------ SOURCE DOCUMENT

# Surround sound setup help



## Rancid-Milk-Man

I want to connect my PS3, Xbox 360, DirecTV HD up to my Panasonic SC-PT750 5-DVD Home Theater System In Black, Model SCPT750. I have a 4x1 HDMI switch however I'm really confused and I need help. If it helps any my TV is a Samsung 27" HDTV Slimfit CRT Tube.

Is it at all possible to have my surround sound work with the resources I have currently, and if so. How?


----------



## yustr

You should be able to neatly hook everything up to your system. I don't have an Xbox here so I don't know what the outputs are but I will assume it has digital audio and component video (red,green blue RCA jacks - you may need to buy an accessory cable that has these. :4-dontkno ). If it has HDMI output then thats even cleaner.

You'll need plenty of HDMI cables though - which are over priced. Shop on line before shelling out $100 for one at BB or Radioshack.

Here's how I'd hook it up.

Cable box ---> HDMI switch
PS3 ---> HDMI switch
HDMI switch ---> HDMI input on PT-750
HDMI from PT-750 to TV
XBox ---> via component video directly to the TV and digital audio (co-axial or optical doesn't matter) to the PT-750. (I'm guessing that it will only output one "monitor" signal which in this case you want to be the HDMI.)

So that's 4 HDMI cables (+1 if the Xbox has it.) 

To watch you'll have to tell the switch which signal to pass through to the PT-750 as at least the cable box will always be sending - which could confuse the switch if it also sees a PS3 signal. 

But from there, the PT-750 should take both audio and video from the HDMI input and decode the audio and pass the video to the TV via its HDMI out.

To play Xbox you'll change the TV "Source" to the component input and the PT-750 to the digital input.

It's really not that complicated. Just start slowly and go one step at a time. One tip is to use a small piece of tape (athletic wrapping tape works great but duct or masking will work too) and label both ends of each cable; e.g. "From PS3" so when you're behind the unit you don't have to wonder which cable you have in your hand.

Good luck and post back if yu have any problems.

------------
------ SOURCE DATA

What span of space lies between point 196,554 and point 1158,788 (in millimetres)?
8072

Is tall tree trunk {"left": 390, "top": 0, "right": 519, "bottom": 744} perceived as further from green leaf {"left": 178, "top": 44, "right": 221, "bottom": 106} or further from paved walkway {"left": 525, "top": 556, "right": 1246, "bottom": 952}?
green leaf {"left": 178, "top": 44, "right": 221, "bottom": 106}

------------

**INSTRUCTION A**
Copy everything from "Is it at all" down to "thats even cleaner." in the surround sound setup thread above, word for word.
**INSTRUCTION B**
Carry on the forum thread about surround sound setup from its last line, adding what comes next.

**ANSWER A**
Is it at all possible to have my surround sound work with the resources I have currently, and if so. How?


----------



## yustr

You should be able to neatly hook everything up to your system. I don't have an Xbox here so I don't know what the outputs are but I will assume it has digital audio and component video (red,green blue RCA jacks - you may need to buy an accessory cable that has these. :4-dontkno ). If it has HDMI output then thats even cleaner.

**ANSWER B**
----------



## Rancid-Milk-Man

yustr said:


> You should be able to neatly hook everything up to your system. I don't have an Xbox here so I don't know what the outputs are but I will assume it has digital audio and component video (red,green blue RCA jacks - you may need to buy an accessory cable that has these. :4-dontkno ). If it has HDMI output then thats even cleaner.
> 
> You'll need plenty of HDMI cables though - which are over priced. Shop on line before shelling out $100 for one at BB or Radioshack.
> 
> Here's how I'd hook it up.
> 
> Cable box ---> HDMI switch
> PS3 ---> HDMI switch
> HDMI switch ---> HDMI input on PT-750
> HDMI from PT-750 to TV
> XBox ---> via component video directly to the TV and digital audio (co-axial or optical doesn't matter) to the PT-750. (I'm guessing that it will only output one "monitor" signal which in this case you want to be the HDMI.)
> 
> So that's 4 HDMI cables (+1 if the Xbox has it.)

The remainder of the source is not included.